EXERCISE: Retype the rows word for word, starting at the line that contains "In considering" and continuing through the last line of the rows.

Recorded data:
· · ·

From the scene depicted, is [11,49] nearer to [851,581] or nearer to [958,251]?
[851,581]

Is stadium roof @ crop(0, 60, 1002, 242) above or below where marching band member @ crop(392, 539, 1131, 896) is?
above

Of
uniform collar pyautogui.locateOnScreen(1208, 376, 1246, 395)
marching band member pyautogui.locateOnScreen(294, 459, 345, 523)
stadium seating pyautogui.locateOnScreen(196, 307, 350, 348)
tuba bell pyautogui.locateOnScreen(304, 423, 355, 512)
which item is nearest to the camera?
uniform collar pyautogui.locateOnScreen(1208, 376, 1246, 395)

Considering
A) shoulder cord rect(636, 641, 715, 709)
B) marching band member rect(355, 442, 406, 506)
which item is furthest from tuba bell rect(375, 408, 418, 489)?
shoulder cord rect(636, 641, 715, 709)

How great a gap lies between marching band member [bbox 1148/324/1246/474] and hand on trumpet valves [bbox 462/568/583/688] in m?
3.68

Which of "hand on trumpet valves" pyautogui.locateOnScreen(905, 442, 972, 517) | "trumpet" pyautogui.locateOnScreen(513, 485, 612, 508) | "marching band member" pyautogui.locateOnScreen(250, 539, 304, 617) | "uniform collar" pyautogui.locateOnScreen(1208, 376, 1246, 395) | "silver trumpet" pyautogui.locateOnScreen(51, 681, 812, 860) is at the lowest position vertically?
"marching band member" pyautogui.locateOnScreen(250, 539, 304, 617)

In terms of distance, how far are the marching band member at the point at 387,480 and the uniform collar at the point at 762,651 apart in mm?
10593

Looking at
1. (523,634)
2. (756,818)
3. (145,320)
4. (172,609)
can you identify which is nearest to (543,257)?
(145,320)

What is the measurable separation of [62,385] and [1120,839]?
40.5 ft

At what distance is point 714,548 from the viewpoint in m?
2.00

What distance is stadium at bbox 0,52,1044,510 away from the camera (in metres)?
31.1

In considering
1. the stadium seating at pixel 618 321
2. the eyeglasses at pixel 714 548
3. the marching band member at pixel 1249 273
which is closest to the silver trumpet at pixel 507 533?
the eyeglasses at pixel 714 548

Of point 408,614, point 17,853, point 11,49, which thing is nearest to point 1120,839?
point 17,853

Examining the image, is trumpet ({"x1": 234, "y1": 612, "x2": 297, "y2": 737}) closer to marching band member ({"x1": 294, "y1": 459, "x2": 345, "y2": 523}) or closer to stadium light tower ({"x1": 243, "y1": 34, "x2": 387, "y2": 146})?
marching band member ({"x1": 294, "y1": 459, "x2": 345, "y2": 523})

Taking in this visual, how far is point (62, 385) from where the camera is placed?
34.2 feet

· · ·

COMPLETED TASK:
In considering
1. the stadium seating at pixel 618 321
2. the eyeglasses at pixel 714 548
3. the marching band member at pixel 1249 273
which is closest to the silver trumpet at pixel 507 533?
the eyeglasses at pixel 714 548

Of point 408,614, point 17,853, point 11,49, which thing is nearest to point 1120,839?
point 17,853

Examining the image, is trumpet ({"x1": 234, "y1": 612, "x2": 297, "y2": 737}) closer to marching band member ({"x1": 294, "y1": 459, "x2": 345, "y2": 523}) or closer to stadium light tower ({"x1": 243, "y1": 34, "x2": 387, "y2": 146})?
marching band member ({"x1": 294, "y1": 459, "x2": 345, "y2": 523})

Taking in this visual, how far is point (62, 385) from where the camera is placed?
34.2 feet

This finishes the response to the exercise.